Supplied records:
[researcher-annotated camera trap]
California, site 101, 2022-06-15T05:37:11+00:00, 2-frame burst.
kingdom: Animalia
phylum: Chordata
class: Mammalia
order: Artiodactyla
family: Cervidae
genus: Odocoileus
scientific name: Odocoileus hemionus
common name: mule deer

Task description: All records above are to be output again exactly as they stand.

Result:
[researcher-annotated camera trap]
California, site 101, 2022-06-15T05:37:11+00:00, 2-frame burst.
kingdom: Animalia
phylum: Chordata
class: Mammalia
order: Artiodactyla
family: Cervidae
genus: Odocoileus
scientific name: Odocoileus hemionus
common name: mule deer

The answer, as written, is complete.